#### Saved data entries
►

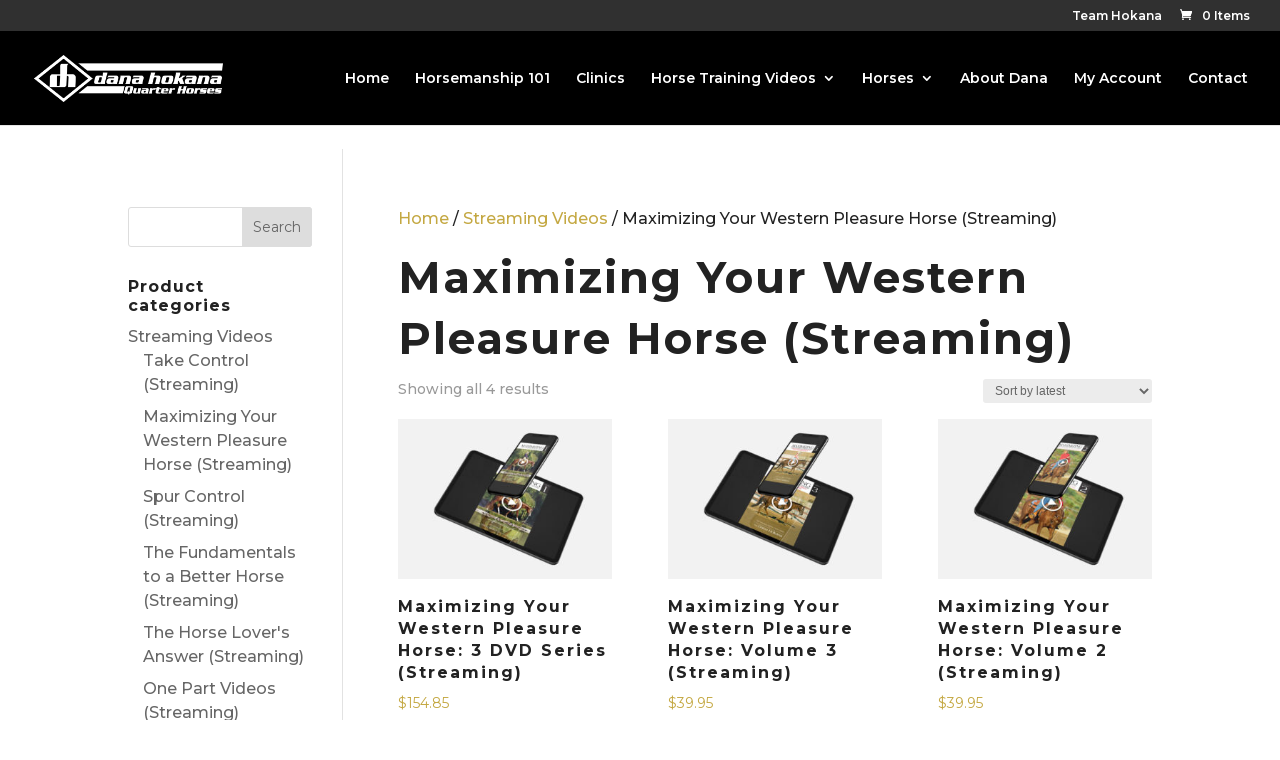

--- FILE ---
content_type: text/css
request_url: https://www.hokana.com/wp-content/et-cache/global/et-divi-customizer-global.min.css?ver=1764941056
body_size: -267
content:
h1{font-family:'Montserrat',sans-serif;font-size:2.74em;font-weight:bolder;letter-spacing:2px;line-height:1.4}h2{font-family:'Montserrat',sans-serif;font-size:1.96em;font-weight:bolder;letter-spacing:2px;line-height:1.4}h3{font-family:'Montserrat',sans-serif;font-style:italic;font-size:1.4em;font-weight:bold;letter-spacing:1px;line-height:1.2}h4{font-family:'Montserrat',sans-serif;font-style:normal;font-size:1em;font-weight:bold;letter-spacing:1px;line-height:1.2}p{font-family:'Montserrat',sans-serif;font-size:1em;font-weight:normal;line-height:1.5}.woocommerce span.onsale{display:none}.woocommerce .onsale{background-color:#c4a842;color:#ffffff}.woocommerce .price>.amount,.woocommerce .price>ins>.amount{color:#c4a842}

◄

#### Work instructions
The entries above are to be restated verbatim, with no pictures carried over.

#### Response
--- FILE ---
content_type: text/css
request_url: https://www.hokana.com/wp-content/et-cache/global/et-divi-customizer-global.min.css?ver=1764941056
body_size: -267
content:
h1{font-family:'Montserrat',sans-serif;font-size:2.74em;font-weight:bolder;letter-spacing:2px;line-height:1.4}h2{font-family:'Montserrat',sans-serif;font-size:1.96em;font-weight:bolder;letter-spacing:2px;line-height:1.4}h3{font-family:'Montserrat',sans-serif;font-style:italic;font-size:1.4em;font-weight:bold;letter-spacing:1px;line-height:1.2}h4{font-family:'Montserrat',sans-serif;font-style:normal;font-size:1em;font-weight:bold;letter-spacing:1px;line-height:1.2}p{font-family:'Montserrat',sans-serif;font-size:1em;font-weight:normal;line-height:1.5}.woocommerce span.onsale{display:none}.woocommerce .onsale{background-color:#c4a842;color:#ffffff}.woocommerce .price>.amount,.woocommerce .price>ins>.amount{color:#c4a842}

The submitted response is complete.